▸ **The request**
In the hand tracking engine thread, what license does the project's author say it currently has?

▸ **Quoted passage**
⟨

[HN Gopher] Show HN: YoHa - A practical hand tracking engine
___________________________________________________________________
Show HN: YoHa - A practical hand tracking engine
Author : b-3-n
Score : 180 points
Date : 2021-10-11 07:41 UTC (15 hours ago)
(HTM) web link (handtracking.io)
(TXT) w3m dump (handtracking.io)
| rglover wrote:
| Great demo.
| b-3-n wrote:
| Thank you for your feedback.
| programmarchy wrote:
| Was wondering how easy it'd be to port to native mobile, so went
| looking for the source code, but doesn't appear to actually be
| open source. The meat is distributed as binary (WASM for
| "backend" code and a .bin for model weights).
|
| Aside from being a cool hand tracker, it's a very clever way to
| distribute closed source JavaScript packages.
| b-3-n wrote:
| Thank you for the feedback. You are right that the project is
| not open source right now. It's "only" MIT licensed. That's why
| I also don't advertise it as open source (if you see the word
| open source somewhere it would be a mistake on my end, feel
| free to tell me if you see it somewhere). I wanted to start out
| from just an API contract so that it is easier to manage and
| get started. In general I have no problem open sourcing the JS
| part. But first there is some refactoring to do so it is easier
| to maintain upon open sourcing. Stay tuned!
|
| As a side note: The wasm files are actually from the inference
| engine (tfjs).
|
| Please let me know if you have any more questions in that
| regard.
| boxfire wrote:
| This architecture was also used in the link referenced when
| bringing up alternative implementations:
|
| https://github.com/google/mediapipe/issues/877#issuecomment-...
| itake wrote:
| I think these tools are super interesting, but I tools like this
| marginalize users with non-standard number of limbs or fingers.
| colordrops wrote:
| What do you suggest be done about it?
| itake wrote:
| I'm fine with using them, as long as alternatives are
| available for people with disabilities are able to
| participate as well.
|
| Imagine if your bank started using these to access your
| account and suddenly disabled customers could no longer use
| their adaptive input devices to interact with their account.
| rpmisms wrote:
| So does the real world. Things are hard to do with
| disabilities. That's what the word means. This has great
| potential, and it's not worth shutting down because some people
| aren't able to use it.
|
| I can also see this being very helpful for people who have
| cerebral palsy, for example. Larger movements are easier, this
| might help someone use the web more easily.
| itake wrote:
| What if a bank used this for authentication and disable
| people can't use their custom interface devices? Does that
| mean that disabled people shouldn't access to their bank
| accounts?
|
| Maybe if this was the input device that interacts with the
| standard web, then there is potential here, but it would be
| unfortunate if a company used this as a primary means of
| input.
| mkl wrote:
| That's the bank's mistake, not this library's.
| pantulis wrote:
| This is a very valid point, but as a counter argument the
| technique implemented here could be adapted to help users with
| other needs like say, a browser extension that can help you
| navigate back and forward with the blink of an eye.
| itake wrote:
| This all gets complicated, because not everyone has 2 eyes
| :-/.
|
| You end up with complicated systems trying to cover all of
| the edge cases.

⟩

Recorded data

⟨

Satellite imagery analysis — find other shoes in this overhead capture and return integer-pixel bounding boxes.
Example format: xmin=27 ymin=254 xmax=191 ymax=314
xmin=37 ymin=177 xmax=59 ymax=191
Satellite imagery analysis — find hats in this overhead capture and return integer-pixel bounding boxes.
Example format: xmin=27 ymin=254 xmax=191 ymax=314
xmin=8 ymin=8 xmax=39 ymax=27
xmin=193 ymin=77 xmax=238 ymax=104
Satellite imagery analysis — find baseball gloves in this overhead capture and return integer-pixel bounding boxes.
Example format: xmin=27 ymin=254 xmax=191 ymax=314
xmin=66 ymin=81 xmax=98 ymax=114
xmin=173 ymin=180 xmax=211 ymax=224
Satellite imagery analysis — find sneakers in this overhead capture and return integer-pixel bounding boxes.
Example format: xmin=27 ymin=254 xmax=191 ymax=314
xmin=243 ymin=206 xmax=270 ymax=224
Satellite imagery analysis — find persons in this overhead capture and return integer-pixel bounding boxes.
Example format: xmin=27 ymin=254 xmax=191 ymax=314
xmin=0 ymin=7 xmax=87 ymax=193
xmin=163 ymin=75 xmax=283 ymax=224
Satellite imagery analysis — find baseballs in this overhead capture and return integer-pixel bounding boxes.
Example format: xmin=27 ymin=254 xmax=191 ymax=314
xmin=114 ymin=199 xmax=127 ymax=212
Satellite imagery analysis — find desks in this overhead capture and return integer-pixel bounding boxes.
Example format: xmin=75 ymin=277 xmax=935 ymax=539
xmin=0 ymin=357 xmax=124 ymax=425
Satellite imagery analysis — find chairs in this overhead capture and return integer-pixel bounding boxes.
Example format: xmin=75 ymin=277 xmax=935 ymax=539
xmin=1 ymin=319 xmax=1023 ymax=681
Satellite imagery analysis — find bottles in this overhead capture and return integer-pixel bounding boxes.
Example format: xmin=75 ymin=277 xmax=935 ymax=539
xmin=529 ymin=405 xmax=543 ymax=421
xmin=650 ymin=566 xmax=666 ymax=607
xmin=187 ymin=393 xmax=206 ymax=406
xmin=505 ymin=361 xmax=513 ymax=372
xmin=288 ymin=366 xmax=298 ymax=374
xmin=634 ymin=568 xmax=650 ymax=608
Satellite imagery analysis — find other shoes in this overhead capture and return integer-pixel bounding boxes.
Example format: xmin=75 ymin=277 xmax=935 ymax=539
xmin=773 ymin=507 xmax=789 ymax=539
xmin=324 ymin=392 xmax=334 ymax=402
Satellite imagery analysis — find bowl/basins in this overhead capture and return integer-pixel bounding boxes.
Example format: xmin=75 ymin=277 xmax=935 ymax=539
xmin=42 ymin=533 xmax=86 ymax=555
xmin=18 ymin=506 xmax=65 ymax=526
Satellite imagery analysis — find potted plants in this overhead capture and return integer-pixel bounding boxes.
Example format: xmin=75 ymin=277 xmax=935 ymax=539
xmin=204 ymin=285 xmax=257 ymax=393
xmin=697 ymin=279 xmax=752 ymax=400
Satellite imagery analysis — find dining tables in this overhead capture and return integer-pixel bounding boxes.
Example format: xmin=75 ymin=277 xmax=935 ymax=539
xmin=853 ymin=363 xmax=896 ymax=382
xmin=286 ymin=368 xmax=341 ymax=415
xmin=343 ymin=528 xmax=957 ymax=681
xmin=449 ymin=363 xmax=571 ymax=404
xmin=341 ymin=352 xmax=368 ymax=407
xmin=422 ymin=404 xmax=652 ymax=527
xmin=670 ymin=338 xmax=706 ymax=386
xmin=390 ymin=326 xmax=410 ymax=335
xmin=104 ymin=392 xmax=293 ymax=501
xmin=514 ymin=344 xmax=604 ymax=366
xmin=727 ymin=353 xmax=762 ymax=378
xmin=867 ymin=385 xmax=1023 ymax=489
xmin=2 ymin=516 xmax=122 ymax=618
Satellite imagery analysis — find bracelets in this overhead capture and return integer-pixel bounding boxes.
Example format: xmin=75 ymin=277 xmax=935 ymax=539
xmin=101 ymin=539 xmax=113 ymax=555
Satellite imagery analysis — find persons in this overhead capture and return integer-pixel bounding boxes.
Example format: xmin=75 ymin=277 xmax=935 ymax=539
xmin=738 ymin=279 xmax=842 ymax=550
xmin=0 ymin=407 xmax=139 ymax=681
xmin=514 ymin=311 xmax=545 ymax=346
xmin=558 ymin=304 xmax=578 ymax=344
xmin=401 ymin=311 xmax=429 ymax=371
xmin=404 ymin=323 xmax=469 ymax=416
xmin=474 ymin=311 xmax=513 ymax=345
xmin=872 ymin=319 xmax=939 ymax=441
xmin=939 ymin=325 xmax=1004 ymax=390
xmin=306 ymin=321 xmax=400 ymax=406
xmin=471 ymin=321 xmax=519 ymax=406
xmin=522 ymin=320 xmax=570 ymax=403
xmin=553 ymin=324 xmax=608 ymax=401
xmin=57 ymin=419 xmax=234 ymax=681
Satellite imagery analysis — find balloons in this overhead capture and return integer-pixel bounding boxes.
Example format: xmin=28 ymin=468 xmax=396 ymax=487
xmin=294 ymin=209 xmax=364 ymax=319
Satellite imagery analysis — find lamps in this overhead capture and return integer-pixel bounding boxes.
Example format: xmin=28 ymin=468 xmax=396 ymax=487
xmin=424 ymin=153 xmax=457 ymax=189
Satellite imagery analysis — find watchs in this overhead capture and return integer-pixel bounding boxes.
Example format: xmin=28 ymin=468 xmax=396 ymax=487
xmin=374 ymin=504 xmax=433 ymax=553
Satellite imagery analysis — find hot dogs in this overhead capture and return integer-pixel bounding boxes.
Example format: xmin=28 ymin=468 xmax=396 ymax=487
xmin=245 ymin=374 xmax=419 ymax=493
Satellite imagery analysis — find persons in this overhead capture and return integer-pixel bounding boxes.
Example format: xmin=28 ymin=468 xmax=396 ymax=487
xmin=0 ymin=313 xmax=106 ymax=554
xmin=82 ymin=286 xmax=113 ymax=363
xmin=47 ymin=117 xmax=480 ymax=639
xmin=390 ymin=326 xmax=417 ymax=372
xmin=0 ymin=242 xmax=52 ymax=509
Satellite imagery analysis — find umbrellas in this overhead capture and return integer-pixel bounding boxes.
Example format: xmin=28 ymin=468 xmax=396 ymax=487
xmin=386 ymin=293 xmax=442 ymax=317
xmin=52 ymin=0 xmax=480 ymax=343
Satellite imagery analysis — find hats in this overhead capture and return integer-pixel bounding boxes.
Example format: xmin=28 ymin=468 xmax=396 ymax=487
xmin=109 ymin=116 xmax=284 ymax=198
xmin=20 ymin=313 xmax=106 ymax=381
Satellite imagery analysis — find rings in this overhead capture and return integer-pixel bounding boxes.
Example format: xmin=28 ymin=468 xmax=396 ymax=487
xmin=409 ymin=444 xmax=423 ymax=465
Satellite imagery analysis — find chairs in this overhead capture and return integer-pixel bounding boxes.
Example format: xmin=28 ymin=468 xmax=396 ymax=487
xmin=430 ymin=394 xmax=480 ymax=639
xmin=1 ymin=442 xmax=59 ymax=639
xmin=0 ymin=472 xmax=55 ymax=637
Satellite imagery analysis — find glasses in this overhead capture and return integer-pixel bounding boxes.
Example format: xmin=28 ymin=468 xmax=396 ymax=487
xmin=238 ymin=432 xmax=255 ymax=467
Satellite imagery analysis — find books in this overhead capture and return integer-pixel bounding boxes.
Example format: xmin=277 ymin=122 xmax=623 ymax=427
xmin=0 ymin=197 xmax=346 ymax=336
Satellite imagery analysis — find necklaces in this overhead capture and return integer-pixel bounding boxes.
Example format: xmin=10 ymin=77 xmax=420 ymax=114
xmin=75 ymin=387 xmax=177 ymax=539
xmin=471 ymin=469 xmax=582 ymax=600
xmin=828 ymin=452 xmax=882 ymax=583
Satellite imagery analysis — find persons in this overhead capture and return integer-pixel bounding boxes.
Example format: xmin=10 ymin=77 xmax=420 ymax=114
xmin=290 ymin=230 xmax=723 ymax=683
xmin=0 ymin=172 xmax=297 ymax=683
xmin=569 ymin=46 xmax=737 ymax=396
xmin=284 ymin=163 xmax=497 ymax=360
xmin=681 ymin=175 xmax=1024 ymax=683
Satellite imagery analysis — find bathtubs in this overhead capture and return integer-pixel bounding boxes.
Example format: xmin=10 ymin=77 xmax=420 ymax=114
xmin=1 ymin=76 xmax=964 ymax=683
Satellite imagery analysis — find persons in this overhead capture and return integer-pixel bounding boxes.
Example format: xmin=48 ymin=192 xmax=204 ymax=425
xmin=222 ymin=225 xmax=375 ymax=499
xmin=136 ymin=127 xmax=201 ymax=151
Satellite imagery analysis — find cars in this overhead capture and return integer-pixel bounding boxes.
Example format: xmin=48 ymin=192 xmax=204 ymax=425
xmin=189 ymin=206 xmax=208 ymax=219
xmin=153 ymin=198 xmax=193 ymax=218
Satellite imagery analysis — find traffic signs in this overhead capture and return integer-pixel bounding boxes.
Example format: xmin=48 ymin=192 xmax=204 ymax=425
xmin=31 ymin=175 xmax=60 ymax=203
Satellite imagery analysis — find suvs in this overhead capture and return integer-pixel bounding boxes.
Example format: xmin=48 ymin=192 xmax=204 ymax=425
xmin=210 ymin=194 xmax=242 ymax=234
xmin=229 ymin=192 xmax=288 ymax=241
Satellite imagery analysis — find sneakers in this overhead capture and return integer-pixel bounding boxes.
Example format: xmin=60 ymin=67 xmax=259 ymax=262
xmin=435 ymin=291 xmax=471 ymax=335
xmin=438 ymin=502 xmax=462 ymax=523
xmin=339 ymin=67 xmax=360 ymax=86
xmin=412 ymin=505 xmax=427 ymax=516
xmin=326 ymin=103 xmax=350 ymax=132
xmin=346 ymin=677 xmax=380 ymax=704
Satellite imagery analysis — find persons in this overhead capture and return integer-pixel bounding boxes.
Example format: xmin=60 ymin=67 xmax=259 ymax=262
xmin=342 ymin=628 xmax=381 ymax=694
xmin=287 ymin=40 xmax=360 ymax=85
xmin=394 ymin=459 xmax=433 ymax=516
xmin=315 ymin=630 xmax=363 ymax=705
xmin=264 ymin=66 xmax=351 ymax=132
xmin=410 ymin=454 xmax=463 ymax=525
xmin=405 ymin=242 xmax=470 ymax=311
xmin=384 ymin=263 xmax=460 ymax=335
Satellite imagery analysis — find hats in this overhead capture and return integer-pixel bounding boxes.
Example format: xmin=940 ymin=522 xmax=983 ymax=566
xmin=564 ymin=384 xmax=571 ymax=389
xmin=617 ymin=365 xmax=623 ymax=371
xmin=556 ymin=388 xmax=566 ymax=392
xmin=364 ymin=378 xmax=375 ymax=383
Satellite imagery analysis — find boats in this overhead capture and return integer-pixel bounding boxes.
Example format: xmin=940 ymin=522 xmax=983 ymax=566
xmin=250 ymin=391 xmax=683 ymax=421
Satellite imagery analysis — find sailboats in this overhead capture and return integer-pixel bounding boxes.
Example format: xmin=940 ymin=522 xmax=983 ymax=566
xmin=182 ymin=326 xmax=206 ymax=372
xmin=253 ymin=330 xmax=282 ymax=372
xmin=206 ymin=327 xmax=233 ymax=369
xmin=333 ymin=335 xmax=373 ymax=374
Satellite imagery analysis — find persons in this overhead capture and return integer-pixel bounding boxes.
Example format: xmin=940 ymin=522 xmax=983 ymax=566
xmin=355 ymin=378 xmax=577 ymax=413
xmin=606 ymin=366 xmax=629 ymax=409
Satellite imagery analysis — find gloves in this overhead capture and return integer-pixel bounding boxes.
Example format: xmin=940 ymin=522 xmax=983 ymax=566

⟩

▸ **Result**
The author says it is MIT licensed and not open source.